— DATA FOR THIS TASK —
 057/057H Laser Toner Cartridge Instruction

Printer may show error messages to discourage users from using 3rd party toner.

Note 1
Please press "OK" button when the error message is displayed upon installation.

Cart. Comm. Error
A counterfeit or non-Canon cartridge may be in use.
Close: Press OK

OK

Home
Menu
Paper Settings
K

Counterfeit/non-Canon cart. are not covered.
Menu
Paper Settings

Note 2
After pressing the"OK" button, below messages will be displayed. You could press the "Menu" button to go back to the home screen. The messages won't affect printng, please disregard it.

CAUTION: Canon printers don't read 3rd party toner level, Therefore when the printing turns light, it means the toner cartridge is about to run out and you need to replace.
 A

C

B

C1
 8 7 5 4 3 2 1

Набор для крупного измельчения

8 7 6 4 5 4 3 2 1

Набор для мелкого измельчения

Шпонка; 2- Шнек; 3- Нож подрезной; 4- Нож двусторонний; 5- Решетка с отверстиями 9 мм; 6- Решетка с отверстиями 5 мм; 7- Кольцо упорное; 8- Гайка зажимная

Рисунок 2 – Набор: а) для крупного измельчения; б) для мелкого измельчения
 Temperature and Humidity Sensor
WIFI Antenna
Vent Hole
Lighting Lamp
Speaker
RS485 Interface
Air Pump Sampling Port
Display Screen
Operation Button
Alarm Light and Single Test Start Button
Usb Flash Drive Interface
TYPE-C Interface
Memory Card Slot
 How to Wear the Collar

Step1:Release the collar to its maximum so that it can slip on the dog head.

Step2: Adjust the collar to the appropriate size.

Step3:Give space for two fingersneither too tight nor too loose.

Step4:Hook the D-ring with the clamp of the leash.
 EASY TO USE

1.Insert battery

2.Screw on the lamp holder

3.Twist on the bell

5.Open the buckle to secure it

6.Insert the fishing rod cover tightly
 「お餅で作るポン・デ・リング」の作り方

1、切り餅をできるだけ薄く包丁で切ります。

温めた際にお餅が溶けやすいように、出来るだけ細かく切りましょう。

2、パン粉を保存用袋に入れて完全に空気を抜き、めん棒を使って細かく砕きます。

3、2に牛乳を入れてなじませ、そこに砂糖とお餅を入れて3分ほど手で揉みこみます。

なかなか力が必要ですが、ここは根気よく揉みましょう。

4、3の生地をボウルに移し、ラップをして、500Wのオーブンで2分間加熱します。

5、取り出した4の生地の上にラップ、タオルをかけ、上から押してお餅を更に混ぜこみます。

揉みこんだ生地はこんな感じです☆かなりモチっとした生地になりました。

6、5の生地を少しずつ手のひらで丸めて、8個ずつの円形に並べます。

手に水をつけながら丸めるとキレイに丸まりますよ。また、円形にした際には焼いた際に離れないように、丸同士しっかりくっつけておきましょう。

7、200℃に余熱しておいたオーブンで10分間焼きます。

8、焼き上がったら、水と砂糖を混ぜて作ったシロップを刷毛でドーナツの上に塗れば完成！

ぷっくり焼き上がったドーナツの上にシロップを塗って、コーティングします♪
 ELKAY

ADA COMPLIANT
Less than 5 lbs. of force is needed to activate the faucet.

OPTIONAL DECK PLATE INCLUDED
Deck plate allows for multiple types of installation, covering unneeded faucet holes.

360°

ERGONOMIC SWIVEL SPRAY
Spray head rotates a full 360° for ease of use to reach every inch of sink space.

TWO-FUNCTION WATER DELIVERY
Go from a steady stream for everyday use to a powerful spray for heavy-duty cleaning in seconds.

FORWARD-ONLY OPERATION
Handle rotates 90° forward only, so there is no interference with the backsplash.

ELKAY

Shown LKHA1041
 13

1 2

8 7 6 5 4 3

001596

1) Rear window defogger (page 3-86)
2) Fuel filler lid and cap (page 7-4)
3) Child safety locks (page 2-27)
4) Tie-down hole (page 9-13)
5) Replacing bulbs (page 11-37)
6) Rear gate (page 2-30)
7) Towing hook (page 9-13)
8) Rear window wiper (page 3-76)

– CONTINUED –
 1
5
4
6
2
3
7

— TASK REQUIREMENTS —
Give the number of lines in this material that include the string "displayed", with no other text.

— OUTPUT —
2